# Endogenous labour flow networks

**Authors:** Kathyrn R. Fair, Omar A. Guerrero

PMC · DOI: 10.1140/epjds/s13688-025-00539-9 · Epj Data Science · 2025-05-21

## TL;DR

This paper introduces a new model for understanding how job transitions change over time, adapting to shifts in the labor market.

## Contribution

The novel model generates labor flow networks from agent-level behavior without assuming static network structures.

## Key findings

- The model accurately generates empirical labor flow networks using UK microdata.
- It explores how shocks to job and wage distributions alter network topology.
- The framework provides a foundation for modeling future labor market dynamics.

## Abstract

In the last decade, the study of labour dynamics has led to the introduction of labour flow networks (LFNs) as a way to conceptualise job-to-job transitions, and to the development of mathematical models to explore the dynamics of these networked flows. To date, LFN models have relied upon an assumption of static network structure.
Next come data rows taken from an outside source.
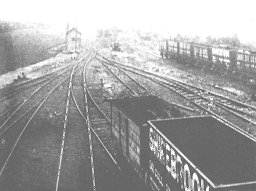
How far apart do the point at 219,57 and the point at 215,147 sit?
65.6ft

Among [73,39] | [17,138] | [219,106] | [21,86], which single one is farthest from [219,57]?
[73,39]

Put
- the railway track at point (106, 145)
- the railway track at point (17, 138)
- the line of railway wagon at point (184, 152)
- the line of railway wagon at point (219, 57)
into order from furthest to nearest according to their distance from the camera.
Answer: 1. the line of railway wagon at point (219, 57)
2. the railway track at point (17, 138)
3. the railway track at point (106, 145)
4. the line of railway wagon at point (184, 152)

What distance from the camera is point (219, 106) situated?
676 inches

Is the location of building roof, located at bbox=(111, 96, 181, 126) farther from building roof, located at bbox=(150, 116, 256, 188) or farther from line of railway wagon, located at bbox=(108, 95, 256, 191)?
building roof, located at bbox=(150, 116, 256, 188)

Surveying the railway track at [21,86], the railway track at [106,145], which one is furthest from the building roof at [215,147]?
the railway track at [21,86]

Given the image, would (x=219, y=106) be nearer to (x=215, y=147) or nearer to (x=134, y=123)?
(x=134, y=123)

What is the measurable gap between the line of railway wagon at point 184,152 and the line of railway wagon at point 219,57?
1423cm

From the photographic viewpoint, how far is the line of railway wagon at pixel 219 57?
916 inches

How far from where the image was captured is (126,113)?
9781 mm

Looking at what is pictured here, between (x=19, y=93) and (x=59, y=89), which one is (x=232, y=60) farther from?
(x=19, y=93)

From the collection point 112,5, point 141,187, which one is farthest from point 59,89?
point 112,5

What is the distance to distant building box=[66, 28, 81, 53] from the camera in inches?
2031

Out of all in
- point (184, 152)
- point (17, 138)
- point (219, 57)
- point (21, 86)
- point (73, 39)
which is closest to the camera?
point (184, 152)

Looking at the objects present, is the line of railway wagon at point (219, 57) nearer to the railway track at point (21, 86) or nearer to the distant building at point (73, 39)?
the railway track at point (21, 86)
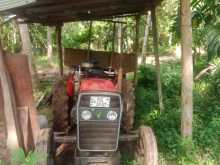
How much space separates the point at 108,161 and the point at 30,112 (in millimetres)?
1283

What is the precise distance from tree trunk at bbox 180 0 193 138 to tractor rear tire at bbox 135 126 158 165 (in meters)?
0.78

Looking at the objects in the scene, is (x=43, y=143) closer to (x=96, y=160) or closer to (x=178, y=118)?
(x=96, y=160)

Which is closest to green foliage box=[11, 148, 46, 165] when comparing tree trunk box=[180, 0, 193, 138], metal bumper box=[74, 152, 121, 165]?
metal bumper box=[74, 152, 121, 165]

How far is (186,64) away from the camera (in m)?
5.77

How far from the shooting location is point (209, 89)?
30.3 ft

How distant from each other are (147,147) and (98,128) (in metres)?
0.69

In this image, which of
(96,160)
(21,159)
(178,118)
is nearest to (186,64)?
(96,160)

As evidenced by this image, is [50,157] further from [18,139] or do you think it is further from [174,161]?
[174,161]

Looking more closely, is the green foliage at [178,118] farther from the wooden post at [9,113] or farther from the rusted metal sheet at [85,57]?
the wooden post at [9,113]

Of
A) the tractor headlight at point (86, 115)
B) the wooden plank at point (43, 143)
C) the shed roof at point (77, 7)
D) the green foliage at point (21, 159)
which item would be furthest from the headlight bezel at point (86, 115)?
the shed roof at point (77, 7)

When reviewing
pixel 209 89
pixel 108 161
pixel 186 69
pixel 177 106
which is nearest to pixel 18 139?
pixel 108 161

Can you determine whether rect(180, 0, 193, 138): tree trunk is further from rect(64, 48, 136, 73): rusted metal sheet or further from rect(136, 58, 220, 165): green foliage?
rect(64, 48, 136, 73): rusted metal sheet

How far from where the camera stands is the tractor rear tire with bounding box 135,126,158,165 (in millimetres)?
5100

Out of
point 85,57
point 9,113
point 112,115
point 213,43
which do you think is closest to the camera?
point 9,113
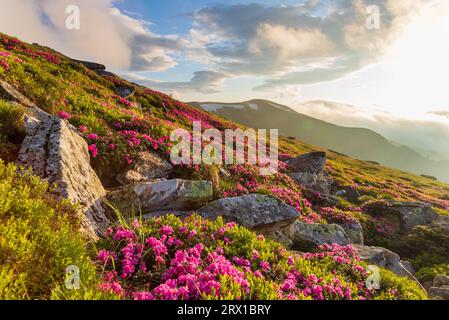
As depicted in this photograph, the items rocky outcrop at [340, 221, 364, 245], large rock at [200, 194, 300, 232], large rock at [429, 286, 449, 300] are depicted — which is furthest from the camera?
rocky outcrop at [340, 221, 364, 245]

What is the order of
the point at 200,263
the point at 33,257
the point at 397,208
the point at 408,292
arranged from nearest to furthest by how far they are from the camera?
the point at 33,257, the point at 200,263, the point at 408,292, the point at 397,208

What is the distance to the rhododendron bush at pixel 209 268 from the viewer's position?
471 centimetres

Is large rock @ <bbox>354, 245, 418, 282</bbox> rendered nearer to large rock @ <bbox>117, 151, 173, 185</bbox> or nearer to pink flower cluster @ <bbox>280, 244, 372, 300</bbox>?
pink flower cluster @ <bbox>280, 244, 372, 300</bbox>

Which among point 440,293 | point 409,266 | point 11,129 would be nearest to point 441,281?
point 440,293

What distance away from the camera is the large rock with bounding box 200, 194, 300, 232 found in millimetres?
10430

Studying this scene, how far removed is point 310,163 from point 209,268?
Result: 26.2 meters

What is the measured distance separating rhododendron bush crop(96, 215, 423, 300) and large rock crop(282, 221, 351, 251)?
4296mm

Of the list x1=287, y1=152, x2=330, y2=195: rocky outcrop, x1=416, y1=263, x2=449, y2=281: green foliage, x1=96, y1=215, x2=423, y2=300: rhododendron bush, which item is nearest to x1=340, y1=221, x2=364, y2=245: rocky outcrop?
x1=416, y1=263, x2=449, y2=281: green foliage

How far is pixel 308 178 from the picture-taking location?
2709cm

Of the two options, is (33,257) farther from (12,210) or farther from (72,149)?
(72,149)

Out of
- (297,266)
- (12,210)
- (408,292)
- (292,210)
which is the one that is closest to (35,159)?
(12,210)

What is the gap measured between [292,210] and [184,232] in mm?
6186

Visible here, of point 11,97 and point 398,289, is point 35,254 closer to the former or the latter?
point 398,289
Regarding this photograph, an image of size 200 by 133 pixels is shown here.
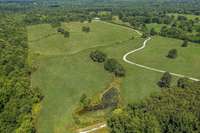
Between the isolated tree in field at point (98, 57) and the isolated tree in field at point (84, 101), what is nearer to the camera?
the isolated tree in field at point (84, 101)

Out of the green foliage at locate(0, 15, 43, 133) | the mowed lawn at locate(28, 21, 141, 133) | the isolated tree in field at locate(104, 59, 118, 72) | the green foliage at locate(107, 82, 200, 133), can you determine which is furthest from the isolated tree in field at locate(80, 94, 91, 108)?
the isolated tree in field at locate(104, 59, 118, 72)

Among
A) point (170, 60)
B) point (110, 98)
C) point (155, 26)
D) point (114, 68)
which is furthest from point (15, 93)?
point (155, 26)

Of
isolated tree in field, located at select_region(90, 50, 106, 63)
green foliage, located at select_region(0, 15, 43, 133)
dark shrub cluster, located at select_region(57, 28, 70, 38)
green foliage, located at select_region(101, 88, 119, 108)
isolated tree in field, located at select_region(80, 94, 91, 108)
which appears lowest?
green foliage, located at select_region(101, 88, 119, 108)

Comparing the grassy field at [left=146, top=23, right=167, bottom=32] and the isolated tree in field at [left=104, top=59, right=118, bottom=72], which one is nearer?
the isolated tree in field at [left=104, top=59, right=118, bottom=72]

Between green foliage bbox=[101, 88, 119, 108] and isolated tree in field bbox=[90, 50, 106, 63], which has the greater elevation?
isolated tree in field bbox=[90, 50, 106, 63]

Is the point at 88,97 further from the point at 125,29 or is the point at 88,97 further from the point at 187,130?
the point at 125,29

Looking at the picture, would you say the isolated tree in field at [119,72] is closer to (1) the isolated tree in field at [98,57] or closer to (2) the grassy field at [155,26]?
(1) the isolated tree in field at [98,57]

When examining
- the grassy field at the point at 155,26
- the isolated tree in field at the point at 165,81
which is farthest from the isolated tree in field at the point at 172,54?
the grassy field at the point at 155,26

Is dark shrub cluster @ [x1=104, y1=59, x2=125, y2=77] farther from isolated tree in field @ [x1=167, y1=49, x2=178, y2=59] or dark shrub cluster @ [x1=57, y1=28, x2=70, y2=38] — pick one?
dark shrub cluster @ [x1=57, y1=28, x2=70, y2=38]
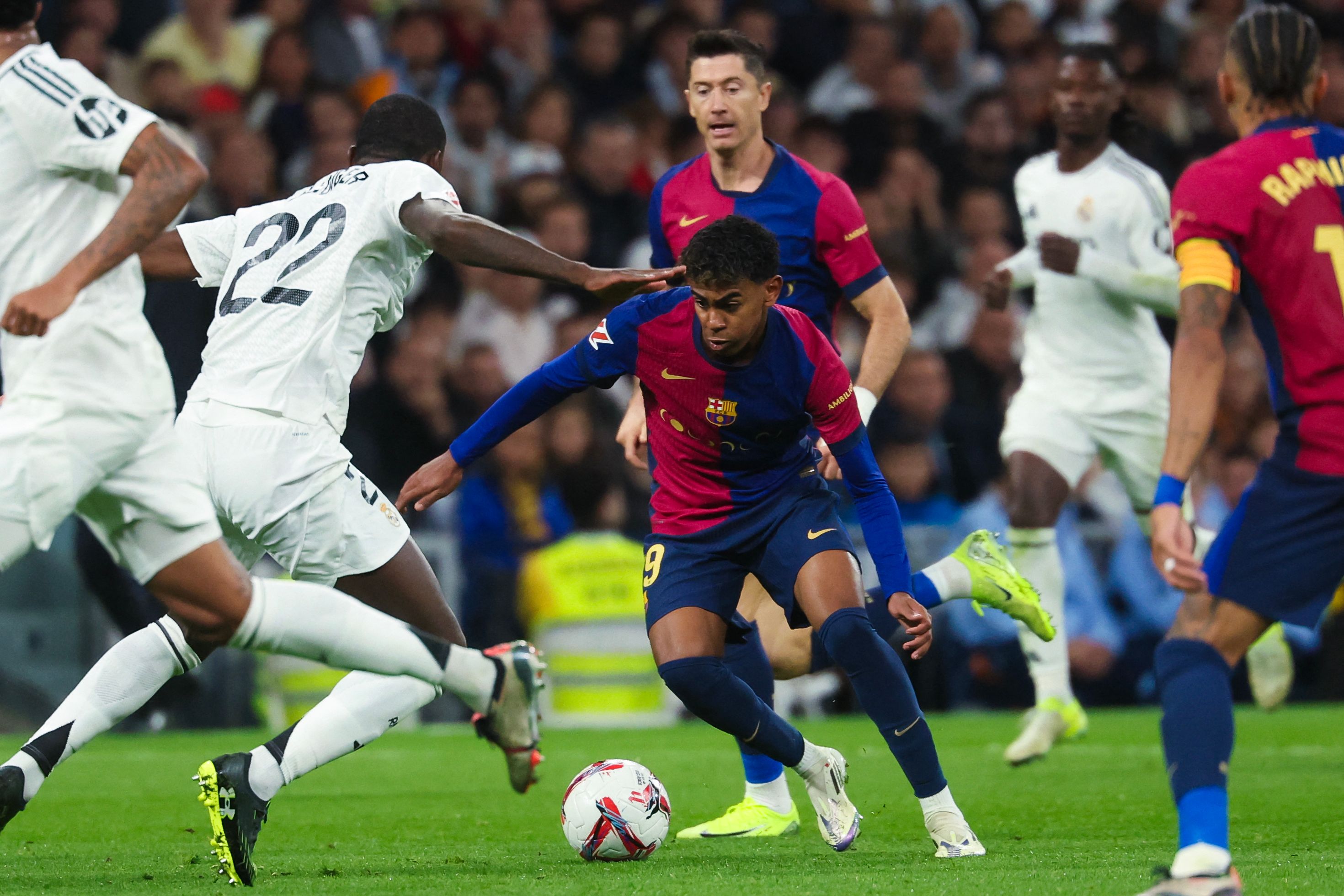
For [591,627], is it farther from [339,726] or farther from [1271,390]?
[1271,390]

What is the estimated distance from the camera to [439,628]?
540cm

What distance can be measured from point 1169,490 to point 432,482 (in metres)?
2.41

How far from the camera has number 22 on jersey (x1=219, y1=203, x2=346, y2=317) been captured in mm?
5324

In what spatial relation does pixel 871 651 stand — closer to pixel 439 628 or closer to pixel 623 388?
pixel 439 628

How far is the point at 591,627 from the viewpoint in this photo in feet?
35.7

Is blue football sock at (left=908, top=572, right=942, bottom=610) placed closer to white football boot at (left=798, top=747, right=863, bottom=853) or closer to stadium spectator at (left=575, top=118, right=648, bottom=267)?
white football boot at (left=798, top=747, right=863, bottom=853)

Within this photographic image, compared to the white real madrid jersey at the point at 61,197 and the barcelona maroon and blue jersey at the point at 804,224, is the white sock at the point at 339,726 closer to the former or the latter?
the white real madrid jersey at the point at 61,197

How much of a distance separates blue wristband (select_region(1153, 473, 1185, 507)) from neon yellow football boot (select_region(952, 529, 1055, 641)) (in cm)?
262

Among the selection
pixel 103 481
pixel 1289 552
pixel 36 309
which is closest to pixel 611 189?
pixel 103 481

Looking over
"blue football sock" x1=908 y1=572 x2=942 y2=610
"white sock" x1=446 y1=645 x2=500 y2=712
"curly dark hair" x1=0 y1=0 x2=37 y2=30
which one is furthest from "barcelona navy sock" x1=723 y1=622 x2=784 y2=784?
"curly dark hair" x1=0 y1=0 x2=37 y2=30

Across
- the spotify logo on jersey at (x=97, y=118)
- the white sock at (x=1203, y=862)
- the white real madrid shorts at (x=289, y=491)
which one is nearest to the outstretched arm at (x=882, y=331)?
the white real madrid shorts at (x=289, y=491)

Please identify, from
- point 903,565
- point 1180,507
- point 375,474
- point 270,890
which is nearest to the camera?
point 1180,507

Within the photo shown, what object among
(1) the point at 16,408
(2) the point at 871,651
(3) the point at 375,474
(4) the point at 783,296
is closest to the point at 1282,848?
(2) the point at 871,651

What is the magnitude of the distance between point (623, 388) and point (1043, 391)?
4138 mm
However, as recent events (increasing automation in the workplace, the COVID-19 pandemic, a surge in the demand for programming skills, etc.) have shown, we are experiencing drastic shifts in the job landscape that are altering the ways individuals navigate the labour market. Here we develop a novel model that emerges LFNs from agent-level behaviour, removing the necessity of assuming that future job-to-job flows will be along the same paths where they have been historically observed. This model, informed by economic theory and microdata for the United Kingdom, generates empirical LFNs with a high level of accuracy. We use the model to explore how shocks impacting the underlying distributions of jobs and wages alter the topology of the LFN. This framework represents a crucial step towards the development of models that can answer questions about the future of work in an ever-changing world.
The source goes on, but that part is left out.